The pilot will be written and directed by George Gallo, the man who ushered Robert De Niro into comedy with Midnight Run.
"Hollywood really seems to get a kick out of these kinds of people," Gallo says. "They are incredibly colorful guys. And they think like criminals. They were in rooms with lots of money, so they decided to take some of it. And the mob guy caught wind of this, and as a result, he loved them for it, because he knew they couldn't be with the FBI, because only another criminal would want to steal from him. And as a result, he brought them even more into the fold. They thought at one point they were gonna get whacked, because he took them for a ride, and he told them, 'I love you fuckin' guys. You stole from me, I knew you were all right.' You can't invent shit like that. I always said the show was like The Honeymooners with guns."
"You meet these guys for the first time," says producer Permut, "you say, 'Are they for real?' At first, I kind of thought it was all sizzle with no steak -- this business of weaving and spinning stories. These guys are funny and colorful and distinctive, but did this shit really happen?

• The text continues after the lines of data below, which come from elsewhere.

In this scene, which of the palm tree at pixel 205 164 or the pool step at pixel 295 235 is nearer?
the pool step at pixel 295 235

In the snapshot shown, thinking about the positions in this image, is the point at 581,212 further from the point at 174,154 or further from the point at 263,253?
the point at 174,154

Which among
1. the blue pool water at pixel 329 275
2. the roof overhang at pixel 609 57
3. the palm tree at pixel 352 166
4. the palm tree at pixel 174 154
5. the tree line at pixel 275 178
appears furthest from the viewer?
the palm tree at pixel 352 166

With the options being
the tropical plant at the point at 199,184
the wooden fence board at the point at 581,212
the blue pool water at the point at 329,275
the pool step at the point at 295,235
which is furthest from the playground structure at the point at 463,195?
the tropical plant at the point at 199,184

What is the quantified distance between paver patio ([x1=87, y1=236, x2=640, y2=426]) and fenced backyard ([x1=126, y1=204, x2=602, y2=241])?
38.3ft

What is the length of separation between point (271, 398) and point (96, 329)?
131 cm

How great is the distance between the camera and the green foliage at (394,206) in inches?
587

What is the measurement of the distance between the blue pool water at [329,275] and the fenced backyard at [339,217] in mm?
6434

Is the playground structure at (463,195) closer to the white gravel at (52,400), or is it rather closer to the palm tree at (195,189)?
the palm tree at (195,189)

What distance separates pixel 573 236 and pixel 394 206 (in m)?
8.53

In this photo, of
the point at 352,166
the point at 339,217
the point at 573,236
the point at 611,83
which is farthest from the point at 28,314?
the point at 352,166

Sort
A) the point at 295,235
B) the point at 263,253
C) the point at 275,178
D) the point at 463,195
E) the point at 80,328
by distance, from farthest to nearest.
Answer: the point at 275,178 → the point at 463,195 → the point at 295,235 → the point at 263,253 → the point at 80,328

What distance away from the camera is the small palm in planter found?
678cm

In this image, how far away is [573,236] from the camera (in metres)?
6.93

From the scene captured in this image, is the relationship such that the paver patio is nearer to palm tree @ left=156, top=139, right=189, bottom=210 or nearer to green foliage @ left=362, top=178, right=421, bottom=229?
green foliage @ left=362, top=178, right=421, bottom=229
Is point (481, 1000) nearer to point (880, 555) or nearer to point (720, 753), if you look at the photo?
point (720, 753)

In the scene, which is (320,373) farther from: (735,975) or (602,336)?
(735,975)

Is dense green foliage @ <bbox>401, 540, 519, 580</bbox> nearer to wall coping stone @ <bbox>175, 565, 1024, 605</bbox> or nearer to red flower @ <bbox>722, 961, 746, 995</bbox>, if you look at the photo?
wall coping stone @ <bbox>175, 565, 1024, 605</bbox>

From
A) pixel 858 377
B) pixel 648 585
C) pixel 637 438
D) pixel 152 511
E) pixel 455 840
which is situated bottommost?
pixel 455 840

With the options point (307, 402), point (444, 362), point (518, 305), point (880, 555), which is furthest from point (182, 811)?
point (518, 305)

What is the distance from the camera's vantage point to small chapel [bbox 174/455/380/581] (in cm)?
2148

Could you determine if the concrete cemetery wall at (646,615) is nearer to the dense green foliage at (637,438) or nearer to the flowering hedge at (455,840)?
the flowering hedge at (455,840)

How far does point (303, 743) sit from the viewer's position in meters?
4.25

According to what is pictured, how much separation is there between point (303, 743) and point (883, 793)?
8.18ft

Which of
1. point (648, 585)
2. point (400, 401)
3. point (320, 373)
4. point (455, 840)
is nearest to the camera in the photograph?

And for the purposes of my profession, whether it really happened or not is beside the point. If the story works, the story works. At least they make it feel credible, where you want to believe some of this stuff. But in actuality, I've come to realize that these guys actually are for real. They actually do live up to the sizzle."
"Plus they got me out of a couple of jams," confides Gallo. "I had a problem with somebody who I don't have a problem with anymore. They had a talk with him, and he just went away. They're great guys to have as friends and terrible guys to have as enemies."